Sony engage en parallèle des experts en sécurité extérieurs à la société et collabore avec le FBI pour évaluer l’ampleur des dégâts et retrouver les auteurs du coup.
- Le 26 Avril enfin, par le biais de son blog, Sony officialise l’attaque subie par ses services, un record mondial : des hackers se sont introduits dans les serveurs et ont récupéré l’intégralité des comptes du PSN et de Qriocity. Montant du butin ? 77 millions de comptes contenant Noms, prénoms, mails, mots de passe, adresses physiques et numéro de cartes bleues pour environ 10 millions d’entre eux. Cette dernière donnée, sûrement la plus sensible est toujours sujet à débat: Sony assure que les données étant cryptées (notamment le code de sécurité), les hackers ne peuvent rien en faire.
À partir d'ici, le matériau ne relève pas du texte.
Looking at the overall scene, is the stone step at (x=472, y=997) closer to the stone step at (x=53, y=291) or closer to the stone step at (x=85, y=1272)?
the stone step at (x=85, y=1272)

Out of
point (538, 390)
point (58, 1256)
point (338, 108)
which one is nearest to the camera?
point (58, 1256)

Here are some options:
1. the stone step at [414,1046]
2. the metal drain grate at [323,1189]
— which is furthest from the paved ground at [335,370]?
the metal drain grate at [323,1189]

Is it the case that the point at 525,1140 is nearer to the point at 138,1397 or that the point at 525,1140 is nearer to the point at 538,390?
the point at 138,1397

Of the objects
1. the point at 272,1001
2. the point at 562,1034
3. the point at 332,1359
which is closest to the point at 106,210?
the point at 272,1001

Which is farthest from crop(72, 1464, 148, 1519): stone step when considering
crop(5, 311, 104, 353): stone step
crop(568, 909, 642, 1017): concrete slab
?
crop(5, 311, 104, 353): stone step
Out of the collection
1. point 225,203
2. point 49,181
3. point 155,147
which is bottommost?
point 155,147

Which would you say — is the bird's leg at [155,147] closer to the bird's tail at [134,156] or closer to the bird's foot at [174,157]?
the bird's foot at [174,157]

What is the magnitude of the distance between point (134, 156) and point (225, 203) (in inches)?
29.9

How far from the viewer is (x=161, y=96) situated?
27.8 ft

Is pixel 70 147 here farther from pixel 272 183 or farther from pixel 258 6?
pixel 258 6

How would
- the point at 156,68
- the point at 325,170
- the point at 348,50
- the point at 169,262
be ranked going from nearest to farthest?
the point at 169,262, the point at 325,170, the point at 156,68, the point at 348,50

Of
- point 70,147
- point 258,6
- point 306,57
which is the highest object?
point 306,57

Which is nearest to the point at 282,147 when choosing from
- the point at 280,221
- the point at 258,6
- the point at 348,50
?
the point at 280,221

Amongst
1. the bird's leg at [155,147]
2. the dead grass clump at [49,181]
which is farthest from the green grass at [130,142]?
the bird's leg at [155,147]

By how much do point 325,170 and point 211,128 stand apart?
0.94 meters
Dans le doute « et par excessive prudence », ils conseillent cependant à leurs membres de changer leurs mots de passe dès le retour des services et de vérifier leur compte en banque.
Toute l’infrastructure de sécurité serait remise à plat et à jour, ce qui demande un temps certain, une semaine au moins.
- Le 28 Avril, le New York Time rapporte que de nombreux forums de hacking bruissent de la mise en vente supposée d’une première partie des numéros de carte bleue, environ 2,2 millions, pour une mise à prix initiale de 100 000 $ – sachant que sur le marché noir des numéros de carte bleue, le prix unitaire se négocie entre 0,10$ et 700$.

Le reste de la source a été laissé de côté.